Sam Smith – As noted here before, liberals have a tendency to use language that separates them from the very people they should be trying to reach. Two current examples are “defunding police” and “critical race theory.”
You can make an intellectual argument for both, but if you’re trying to get someone elected it’s not going to help. In fact, since both phrases have come to the fore, the media coverage suggests that the right has made more profit out of the phrases than the left.
What’s missing in this liberal approach is an understanding that politics is about getting others on board, not just proving how virtuous you are. As part of this, using good language is important.

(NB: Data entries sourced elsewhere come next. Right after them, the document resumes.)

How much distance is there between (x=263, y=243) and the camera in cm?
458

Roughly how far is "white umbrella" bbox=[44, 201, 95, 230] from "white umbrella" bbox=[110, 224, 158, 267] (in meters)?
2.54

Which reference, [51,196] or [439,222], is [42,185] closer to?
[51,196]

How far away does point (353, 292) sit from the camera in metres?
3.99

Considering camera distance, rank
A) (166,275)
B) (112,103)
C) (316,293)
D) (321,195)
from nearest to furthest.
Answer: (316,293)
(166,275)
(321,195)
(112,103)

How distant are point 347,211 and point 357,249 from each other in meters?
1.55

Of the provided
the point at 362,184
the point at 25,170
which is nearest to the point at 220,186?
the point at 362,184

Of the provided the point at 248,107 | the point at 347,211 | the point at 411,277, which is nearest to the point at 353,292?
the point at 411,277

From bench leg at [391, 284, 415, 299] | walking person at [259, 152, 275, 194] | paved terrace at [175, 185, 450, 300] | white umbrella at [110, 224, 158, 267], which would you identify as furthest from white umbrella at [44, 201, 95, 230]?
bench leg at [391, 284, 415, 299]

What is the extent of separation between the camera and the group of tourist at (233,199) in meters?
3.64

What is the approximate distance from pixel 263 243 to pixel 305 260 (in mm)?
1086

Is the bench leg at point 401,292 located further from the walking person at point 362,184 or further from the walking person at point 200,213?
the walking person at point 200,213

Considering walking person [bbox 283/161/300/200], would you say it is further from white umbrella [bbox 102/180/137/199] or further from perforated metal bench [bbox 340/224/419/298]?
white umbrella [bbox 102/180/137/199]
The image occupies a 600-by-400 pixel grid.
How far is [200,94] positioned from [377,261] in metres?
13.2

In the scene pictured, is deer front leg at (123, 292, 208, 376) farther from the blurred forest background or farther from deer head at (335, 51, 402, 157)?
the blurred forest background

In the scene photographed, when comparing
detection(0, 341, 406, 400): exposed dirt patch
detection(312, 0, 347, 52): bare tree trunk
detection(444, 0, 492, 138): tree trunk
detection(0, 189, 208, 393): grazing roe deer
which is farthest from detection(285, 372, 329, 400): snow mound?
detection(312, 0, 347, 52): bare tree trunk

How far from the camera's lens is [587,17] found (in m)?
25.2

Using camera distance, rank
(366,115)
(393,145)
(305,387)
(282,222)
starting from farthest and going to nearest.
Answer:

Making police departments more effective may include some change in budgets but the important part is to get the cops out of their cars and back into the communities they’re meant to be serving. Or get social workers helping cops on mental cases. Or ending the militarization of the police that treats them as occupiers rather than fellow citizens. Such issues can be discussed without appearing to be an attack on police.
Similarly, critical race theory, which has already proved to be a political disaster for liberals, could have been handled in a much more sensible way. Yes, the history of slavery should be included in education, but just as important are stories of those who won freedom for blacks.
Even more critical – and hardly ever discussed – would be school classes on the multiculturalism of the world, presented not as a crisis but as the natural sorting of human beings. As I have mentioned before, I took what was then one of the country’s two high school anthropology courses when I was in ninth grade, a course that simply described the variation in human cultures. Ninth grade was the perfect time, since it is when one doesn’t think much of one’s own culture.
It was so powerful that out of twenty some Harvard anthropology majors, five came from my school – me included.
Part of the problem with our approach these days, is that we are obsessed with what went wrong but weak on how to make things better. This is a major difference, say, from the driving spirit of the 1960s. As a journalist, I report on the numerous evils of our times, but high on my to do list are also reforms that might work.
This is the way that doctors function. They know what is wrong, but they also come up with ways to make it right again. If liberals had more this skill, they would also do a lot better.